Ambas artistas, con unos decenios de diferencia, propusieron una antropofagia cultural, cuyo manifiesto hizo Oswaldo de Andrade, marido que fue de Tarsila: una digestión del modelo cultural europeo para apropiarse de él y asumirlo como expresión del arte brasileño. Una fusión de las vanguardias europeas y las costumbres populares de la población india, negra y mestiza. Una puesta en valor de la cultura popular brasileira una vez asumida la cultura colonial europea. Por eso llamaron antropofagia al proceso de masticar y digerir una cultura superior para asimilarla a la popular de su país.

Y perdóneme el improbable lector por hablarle de estas cuestiones de tan poco interés para la vida diaria. Son expresión de los hábitos culturetas del jubilata, el cual, según las usuales doctrinas del envejecimiento activo, ha de buscar metas que mantengan su sistema neuronal en ebullición para no ser una carga social. Porque, además de guisar, hacer la compra en el súper y darle al estropajo salvauñas, sépase que los jubilatas de hogaño le damos al intelecto con una habilidad polifacética que para sí hubieran querido anteriores generaciones. 

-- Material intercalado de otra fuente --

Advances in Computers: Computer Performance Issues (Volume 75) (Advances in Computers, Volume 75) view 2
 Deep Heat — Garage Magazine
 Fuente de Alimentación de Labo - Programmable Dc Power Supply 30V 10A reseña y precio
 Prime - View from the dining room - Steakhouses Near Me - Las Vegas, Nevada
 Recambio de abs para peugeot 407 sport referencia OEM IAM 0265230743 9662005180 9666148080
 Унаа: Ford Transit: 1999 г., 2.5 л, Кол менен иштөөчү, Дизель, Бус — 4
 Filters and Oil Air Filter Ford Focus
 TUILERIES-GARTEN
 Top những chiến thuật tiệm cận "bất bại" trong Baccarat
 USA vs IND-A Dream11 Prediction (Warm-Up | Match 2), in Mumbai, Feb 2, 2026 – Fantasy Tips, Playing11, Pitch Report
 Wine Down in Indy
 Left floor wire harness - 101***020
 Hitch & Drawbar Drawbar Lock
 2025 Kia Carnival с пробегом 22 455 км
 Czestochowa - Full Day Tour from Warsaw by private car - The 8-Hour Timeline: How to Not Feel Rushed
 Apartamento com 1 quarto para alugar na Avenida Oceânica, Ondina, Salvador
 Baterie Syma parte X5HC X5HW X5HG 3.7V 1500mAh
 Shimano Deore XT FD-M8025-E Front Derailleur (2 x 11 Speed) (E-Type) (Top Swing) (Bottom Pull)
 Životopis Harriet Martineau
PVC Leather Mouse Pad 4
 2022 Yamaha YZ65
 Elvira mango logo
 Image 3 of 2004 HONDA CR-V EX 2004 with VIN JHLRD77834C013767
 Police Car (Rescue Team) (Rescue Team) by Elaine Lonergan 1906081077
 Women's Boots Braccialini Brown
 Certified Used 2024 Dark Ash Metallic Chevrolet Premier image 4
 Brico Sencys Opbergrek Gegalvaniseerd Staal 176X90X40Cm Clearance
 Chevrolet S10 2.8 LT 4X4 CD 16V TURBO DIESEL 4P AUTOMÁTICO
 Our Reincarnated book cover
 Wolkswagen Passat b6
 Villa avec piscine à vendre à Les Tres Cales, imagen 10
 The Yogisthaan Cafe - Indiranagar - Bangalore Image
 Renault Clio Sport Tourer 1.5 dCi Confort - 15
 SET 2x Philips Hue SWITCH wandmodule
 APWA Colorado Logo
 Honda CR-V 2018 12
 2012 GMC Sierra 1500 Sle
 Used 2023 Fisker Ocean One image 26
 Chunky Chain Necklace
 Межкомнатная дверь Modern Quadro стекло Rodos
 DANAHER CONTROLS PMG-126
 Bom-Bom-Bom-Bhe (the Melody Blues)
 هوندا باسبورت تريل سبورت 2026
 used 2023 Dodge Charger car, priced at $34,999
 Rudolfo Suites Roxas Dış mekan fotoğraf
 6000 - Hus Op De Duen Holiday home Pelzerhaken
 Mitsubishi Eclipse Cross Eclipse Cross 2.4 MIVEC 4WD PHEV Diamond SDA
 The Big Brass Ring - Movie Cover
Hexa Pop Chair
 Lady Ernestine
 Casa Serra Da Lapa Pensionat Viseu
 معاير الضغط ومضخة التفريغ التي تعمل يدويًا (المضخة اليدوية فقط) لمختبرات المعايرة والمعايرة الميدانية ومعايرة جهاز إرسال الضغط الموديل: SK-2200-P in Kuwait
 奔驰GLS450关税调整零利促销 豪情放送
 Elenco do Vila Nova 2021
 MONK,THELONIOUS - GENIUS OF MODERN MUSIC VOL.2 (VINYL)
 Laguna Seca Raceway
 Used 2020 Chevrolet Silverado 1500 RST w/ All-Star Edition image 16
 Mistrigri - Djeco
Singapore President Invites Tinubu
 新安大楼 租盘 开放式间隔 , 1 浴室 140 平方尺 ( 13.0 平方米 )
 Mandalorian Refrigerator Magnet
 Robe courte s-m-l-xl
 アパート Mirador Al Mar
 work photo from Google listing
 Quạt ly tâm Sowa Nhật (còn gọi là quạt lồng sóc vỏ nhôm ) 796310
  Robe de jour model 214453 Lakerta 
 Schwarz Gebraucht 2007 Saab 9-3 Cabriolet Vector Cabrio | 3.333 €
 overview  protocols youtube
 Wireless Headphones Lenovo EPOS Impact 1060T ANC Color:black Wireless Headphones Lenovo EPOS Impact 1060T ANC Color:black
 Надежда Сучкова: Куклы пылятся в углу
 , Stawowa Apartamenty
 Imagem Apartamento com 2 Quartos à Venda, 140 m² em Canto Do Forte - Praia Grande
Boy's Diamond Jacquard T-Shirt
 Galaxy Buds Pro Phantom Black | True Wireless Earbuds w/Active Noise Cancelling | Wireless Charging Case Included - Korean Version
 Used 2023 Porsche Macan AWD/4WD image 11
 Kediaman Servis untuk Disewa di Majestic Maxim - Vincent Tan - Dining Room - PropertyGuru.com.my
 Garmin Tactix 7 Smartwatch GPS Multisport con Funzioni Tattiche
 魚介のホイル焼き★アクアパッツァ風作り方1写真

Por eso, hoy estamos por divagar sobre mujeres de las que tenemos alguna noticia por haber sido un referente cultural en los tiempos que les tocó vivir. Y por eso mismo, a menudo, para saber de estas mujeres, de sus obras y su proyección cultural, uno no tiene más remedio que acudir a museos, exposiciones puntuales o textos, lugares donde se guarda memoria de ellas. A veces, tenemos la impresión de que, por haberse atrevido a romper la horma, ha habido que cosificarlas y reducirlas a eso que llamamos obras de arte, y colgarlas en las salas de exposición, no sea que su ímpetu nos obligue a reflexionar sobre lo que una mujer puede hacer cuando se libra a su capacidad creadora. 

Son como la mujer de Lot, convertida en estatua de sal porque no respetó la norma y giró la cabeza para saber qué ocurría a sus espaldas.  Estas mujeres de las que venimos hablando, también volvieron la cabeza para ver de dónde venían y así saber hacia dónde querían ir, solo que la sociedad al uso no pudo convertirlas en estatuas para reprender su atrevimiento.

Lo que, mira por donde, viene al pelo para recordar esta frase de Dorothea Tanning (de sus obras y su época habla una exposición actual en el Reina): Puedes ser mujer y ser artista; pero lo primero no lo puedes remediar, y lo segundo es lo que eres en realidad. Según parece, ella rechazaba la definición de “mujer artista”. La verdad es que nadie nunca habla de “hombre artista”; se es artista, hombre o mujer. Lo primero es lo que importa, y lo segundo, accesorio.

No querría acabar estas divagaciones de pensionista ocioso sin hablar – hablar por hablar, por pasar el rato – de la pintora italiana Sofronisba Anggisola.  Esta pintora fue una rara avis en la corte de Felipe II. Fue dama de compañía de Isabel de Valois y la acompaño a la Corte española, donde pintó algunos retratos, como el del propio Felipe II o el de Ana de Austria. Puede uno verlos en el Museo del Prado. Pero lo que es menos conocido aún que su pintura, es que anduvo metida en una revuelta palaciega que organizaron las damas de la reina en el alcázar de Madrid, sede de la corte.

Uno se imagina la corte del rey Felipe II como lugar triste, aburrido, de mucho rezo y de pisar quedo, pero no debió ser así, a lo que parece. Tenían las damas la costumbre de ligar con los barbilindos cortesanos desde las ventanas de las estancias de la reina, hasta que el aposentador de la Casa de la Reina, el marqués de Ladrada, mandó poner celosías para evitar tanto descoco. Decía el marqués en un informe al rey: aunque yo conocí a algunas damas bien desasosegadas, ninguna comparación hay a lo de ahora, porque tienen la mayor maestría para insolencias que se pudiera hallar en el mundo”. Lo cierto es que las damas se lo tomaron a mal, y algunas, entre las que estaba Sofonisba, empezaron a romper cierres y celosías.

El rey, que a lo mejor le llamaron el Prudente por eso, decidió inhibirse en esa revuelta de faldas y mandó que fuese la propia reina quien pusiese orden en asuntos que correspondían a su Casa. Porque una cosa es administrar un imperio que se extendía de sol a sol, y otra muy distinta, y asaz complicada, poner paz en el gineceo de Palacio.